When talking about post-punk, there are a few descriptors that always seem to come up. Monochromatic, stark, hopeless, gloomy… you get the idea. If you were to design a landscape based on those same adjectives, it would look an awful lot like Siberia, a region so desolate and unforgiving that Russia has long since decided that its most useful purpose is to home its gulags.

Or at least that’s how Siberia is always made to seem in pop culture. It’s probably unlikely that it’s entirely barren but for the prison colonies. However, the bare-bones post punk of Siberia’s Ploho doesn’t seem to offer much of a counternarrative.

When the Soul Sleeps captures the remote drabness of Cold War-era Siberia that you might think that these nine songs were recorded before the Iron Curtain fell—or that Ploho never got word that the Soviet Union is long gone. Its punchy drums and chorus-drench bass lines are as blunt and direct as a Soviet propaganda poster. The Cure-like bell synths and single-note guitar lines ring like Communist work whistles or distant air ride sirens.
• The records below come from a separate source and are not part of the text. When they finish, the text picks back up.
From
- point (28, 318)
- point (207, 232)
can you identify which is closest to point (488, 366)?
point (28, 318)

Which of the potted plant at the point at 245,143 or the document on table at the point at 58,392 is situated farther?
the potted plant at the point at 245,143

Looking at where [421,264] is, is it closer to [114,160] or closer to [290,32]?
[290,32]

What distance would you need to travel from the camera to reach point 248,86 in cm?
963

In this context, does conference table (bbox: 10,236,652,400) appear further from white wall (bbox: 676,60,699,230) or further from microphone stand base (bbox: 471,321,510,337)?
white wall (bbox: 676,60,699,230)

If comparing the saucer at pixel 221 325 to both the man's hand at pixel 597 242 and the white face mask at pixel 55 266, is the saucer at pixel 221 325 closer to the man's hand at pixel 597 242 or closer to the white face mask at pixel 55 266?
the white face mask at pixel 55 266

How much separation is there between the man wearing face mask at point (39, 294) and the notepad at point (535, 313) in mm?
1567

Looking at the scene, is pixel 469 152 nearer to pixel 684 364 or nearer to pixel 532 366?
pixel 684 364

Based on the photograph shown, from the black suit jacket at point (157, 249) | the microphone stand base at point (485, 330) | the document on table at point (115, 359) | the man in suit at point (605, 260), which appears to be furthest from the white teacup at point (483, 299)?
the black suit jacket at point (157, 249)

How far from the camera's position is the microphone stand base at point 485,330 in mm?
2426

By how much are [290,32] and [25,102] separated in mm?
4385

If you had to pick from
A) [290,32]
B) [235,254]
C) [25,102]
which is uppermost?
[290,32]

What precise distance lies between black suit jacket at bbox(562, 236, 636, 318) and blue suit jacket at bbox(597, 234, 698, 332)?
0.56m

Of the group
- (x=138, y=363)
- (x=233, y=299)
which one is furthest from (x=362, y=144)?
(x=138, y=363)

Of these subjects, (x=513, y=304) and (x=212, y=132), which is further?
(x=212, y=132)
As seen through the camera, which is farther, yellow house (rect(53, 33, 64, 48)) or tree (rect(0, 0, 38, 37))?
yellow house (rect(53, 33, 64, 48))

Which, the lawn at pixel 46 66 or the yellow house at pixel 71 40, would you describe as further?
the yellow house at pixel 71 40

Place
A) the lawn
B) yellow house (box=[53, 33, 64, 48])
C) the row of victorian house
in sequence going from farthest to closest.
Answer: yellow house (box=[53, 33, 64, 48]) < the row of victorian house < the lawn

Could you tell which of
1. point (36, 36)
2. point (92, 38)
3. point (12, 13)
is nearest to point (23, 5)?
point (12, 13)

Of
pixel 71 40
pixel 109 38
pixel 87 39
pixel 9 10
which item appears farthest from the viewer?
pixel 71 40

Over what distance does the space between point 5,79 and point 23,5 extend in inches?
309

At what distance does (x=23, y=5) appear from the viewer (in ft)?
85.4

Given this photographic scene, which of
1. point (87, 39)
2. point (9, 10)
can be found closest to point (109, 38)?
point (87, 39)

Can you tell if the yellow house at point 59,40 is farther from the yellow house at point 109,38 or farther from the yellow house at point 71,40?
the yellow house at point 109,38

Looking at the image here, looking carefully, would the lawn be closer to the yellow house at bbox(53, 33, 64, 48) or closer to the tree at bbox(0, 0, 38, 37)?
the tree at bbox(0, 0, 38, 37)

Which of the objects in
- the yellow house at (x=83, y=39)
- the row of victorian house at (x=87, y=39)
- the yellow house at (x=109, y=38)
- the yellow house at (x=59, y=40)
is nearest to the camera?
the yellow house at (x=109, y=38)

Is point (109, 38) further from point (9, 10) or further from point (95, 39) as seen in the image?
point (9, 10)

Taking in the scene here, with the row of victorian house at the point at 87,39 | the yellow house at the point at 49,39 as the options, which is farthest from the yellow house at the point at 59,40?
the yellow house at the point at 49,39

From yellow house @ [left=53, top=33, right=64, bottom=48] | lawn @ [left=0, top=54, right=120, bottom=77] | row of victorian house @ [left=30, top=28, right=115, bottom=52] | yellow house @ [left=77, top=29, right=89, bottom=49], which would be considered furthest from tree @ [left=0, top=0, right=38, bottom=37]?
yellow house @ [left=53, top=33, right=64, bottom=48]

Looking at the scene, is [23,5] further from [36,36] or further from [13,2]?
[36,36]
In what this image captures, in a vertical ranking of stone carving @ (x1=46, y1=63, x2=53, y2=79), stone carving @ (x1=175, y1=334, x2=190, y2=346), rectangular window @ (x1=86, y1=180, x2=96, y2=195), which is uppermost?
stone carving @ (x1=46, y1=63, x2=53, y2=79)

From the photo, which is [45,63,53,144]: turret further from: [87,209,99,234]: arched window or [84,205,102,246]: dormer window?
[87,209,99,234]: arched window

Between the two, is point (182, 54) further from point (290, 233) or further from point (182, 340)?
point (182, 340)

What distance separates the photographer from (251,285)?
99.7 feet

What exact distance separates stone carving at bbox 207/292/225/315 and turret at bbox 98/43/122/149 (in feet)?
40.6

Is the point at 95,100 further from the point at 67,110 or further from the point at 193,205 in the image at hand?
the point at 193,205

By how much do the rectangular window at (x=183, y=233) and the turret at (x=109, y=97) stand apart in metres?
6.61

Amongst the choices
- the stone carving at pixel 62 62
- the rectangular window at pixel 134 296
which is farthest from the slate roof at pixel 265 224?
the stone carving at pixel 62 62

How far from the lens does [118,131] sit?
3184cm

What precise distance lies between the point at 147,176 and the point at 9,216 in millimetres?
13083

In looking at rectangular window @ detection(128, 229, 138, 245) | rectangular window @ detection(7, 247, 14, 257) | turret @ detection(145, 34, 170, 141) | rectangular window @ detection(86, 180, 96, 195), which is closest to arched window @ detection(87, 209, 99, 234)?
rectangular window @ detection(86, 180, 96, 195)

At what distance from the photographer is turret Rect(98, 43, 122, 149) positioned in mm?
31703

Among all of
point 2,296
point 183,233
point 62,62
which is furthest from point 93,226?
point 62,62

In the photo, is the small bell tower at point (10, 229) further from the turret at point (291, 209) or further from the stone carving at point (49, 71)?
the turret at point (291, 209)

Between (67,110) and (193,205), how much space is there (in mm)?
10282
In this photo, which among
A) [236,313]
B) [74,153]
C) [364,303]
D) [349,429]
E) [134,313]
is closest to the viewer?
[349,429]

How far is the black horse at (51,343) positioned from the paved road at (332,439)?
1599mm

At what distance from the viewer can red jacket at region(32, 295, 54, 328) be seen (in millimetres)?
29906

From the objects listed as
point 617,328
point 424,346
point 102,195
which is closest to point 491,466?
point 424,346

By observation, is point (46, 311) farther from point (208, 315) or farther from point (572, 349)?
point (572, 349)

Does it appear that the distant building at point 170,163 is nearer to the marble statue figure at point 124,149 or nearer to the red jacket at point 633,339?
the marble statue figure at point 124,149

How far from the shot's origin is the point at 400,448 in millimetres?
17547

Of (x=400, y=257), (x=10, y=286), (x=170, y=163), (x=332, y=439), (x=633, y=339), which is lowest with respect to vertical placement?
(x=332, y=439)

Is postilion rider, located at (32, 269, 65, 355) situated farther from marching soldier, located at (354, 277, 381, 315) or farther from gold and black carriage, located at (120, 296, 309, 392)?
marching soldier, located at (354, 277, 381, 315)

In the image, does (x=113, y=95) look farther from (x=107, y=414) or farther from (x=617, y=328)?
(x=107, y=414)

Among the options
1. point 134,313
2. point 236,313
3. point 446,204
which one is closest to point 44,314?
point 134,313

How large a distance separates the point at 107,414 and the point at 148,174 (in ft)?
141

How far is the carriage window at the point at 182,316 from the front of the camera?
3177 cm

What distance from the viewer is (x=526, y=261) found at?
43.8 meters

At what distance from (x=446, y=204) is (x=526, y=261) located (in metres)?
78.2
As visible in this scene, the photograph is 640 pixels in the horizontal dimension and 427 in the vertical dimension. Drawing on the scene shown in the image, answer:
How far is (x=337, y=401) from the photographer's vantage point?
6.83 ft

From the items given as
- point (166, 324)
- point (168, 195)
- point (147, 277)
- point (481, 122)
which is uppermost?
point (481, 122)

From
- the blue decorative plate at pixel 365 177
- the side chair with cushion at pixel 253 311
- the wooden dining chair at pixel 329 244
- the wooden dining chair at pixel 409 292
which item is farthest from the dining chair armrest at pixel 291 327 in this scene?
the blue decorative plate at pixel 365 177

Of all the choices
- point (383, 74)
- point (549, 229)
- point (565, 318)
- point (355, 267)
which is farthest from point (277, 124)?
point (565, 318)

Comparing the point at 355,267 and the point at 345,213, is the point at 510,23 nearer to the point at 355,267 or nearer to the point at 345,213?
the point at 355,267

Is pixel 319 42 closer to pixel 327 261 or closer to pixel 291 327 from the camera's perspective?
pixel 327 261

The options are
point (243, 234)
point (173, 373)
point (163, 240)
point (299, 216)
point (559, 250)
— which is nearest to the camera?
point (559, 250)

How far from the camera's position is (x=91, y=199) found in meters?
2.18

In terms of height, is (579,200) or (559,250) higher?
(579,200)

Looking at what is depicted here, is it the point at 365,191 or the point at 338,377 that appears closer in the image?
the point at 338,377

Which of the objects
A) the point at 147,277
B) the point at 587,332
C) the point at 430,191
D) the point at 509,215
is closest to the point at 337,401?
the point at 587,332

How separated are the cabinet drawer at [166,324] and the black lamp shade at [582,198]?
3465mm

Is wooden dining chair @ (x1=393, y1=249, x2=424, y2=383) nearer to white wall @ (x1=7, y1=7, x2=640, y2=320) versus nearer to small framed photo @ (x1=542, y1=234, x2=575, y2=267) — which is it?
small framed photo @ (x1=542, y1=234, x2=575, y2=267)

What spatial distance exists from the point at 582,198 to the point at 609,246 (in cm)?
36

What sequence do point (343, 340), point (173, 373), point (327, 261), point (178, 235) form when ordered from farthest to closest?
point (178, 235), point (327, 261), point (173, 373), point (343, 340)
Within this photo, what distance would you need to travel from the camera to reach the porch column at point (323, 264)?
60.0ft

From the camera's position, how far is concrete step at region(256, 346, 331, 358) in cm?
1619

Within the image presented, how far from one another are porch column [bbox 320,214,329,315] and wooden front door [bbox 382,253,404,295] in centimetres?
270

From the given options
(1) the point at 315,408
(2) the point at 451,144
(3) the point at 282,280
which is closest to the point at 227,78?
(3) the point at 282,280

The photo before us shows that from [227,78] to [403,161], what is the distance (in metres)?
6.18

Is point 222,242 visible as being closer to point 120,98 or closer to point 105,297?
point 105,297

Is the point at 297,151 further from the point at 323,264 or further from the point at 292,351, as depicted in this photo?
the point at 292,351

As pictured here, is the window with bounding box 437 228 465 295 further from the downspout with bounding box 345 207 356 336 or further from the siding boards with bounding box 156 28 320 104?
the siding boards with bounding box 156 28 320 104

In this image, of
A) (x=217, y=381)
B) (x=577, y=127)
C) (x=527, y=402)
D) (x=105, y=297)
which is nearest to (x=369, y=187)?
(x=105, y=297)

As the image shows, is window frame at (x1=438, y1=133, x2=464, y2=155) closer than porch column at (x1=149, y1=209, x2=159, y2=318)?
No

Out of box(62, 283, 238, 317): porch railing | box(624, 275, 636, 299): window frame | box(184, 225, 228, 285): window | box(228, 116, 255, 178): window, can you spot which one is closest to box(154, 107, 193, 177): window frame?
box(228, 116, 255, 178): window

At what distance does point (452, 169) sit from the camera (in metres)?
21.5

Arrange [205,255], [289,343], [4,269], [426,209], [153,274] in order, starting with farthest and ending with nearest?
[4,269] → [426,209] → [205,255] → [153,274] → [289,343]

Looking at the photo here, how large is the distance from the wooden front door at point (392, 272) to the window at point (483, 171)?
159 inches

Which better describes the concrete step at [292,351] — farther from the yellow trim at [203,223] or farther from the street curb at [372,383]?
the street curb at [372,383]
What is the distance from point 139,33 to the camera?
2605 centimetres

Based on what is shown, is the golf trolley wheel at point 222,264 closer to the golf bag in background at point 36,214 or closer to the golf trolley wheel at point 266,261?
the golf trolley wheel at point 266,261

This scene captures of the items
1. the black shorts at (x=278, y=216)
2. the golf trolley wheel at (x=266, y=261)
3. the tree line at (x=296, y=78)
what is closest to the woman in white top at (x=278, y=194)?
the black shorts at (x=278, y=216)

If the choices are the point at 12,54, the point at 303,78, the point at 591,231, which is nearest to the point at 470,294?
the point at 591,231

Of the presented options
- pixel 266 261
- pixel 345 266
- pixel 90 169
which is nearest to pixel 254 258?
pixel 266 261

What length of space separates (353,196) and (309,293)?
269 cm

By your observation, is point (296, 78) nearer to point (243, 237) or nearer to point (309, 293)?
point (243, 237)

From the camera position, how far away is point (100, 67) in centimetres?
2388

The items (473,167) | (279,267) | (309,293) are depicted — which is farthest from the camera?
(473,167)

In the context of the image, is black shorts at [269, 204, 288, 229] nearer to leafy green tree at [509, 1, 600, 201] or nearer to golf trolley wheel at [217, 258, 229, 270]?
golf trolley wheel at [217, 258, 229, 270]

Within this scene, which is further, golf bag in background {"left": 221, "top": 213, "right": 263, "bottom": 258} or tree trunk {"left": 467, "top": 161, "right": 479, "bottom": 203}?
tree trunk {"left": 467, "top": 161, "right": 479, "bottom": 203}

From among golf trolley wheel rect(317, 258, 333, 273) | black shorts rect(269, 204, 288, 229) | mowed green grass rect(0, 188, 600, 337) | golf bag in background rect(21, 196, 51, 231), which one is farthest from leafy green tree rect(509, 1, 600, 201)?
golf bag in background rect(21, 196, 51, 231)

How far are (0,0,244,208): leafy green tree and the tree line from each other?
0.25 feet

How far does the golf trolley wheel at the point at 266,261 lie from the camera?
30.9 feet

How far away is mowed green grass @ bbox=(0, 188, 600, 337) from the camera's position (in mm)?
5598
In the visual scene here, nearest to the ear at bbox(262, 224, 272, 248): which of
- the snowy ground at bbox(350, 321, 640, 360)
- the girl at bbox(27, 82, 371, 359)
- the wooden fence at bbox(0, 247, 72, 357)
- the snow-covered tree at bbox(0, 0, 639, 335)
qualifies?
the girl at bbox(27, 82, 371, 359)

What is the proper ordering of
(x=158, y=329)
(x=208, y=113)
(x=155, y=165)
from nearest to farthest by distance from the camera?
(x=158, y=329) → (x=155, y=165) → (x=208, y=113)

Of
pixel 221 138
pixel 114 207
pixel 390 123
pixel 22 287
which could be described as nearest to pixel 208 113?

And over these government-issued dance party soundtracks, vocalist/guitarist Victor Uzhakov delivers his lyrics in a baritone so unaffected that it sounds like he’s making idle conversation in a bread line.

And yet, for all of its depressive, Brutalist dourness, Where the Soul Sleeps is thrilling. Its spirit lands so close to post punk gods Joy Division that it’s almost not worth bringing up any other influences—and that’s what most bands in the genre are going for so why bother? This is the sort of album that seems tailor-made for spooky dance parties or late-night drives through the city when it feels like you’re the only one awake. It can sound emotionless, but that’s only because it seems to exist in a separation so deep that it’s gone numb. And you don’t need a translator to be able to understand that.

When the Soul Sleeps is available now through Artoffact Records.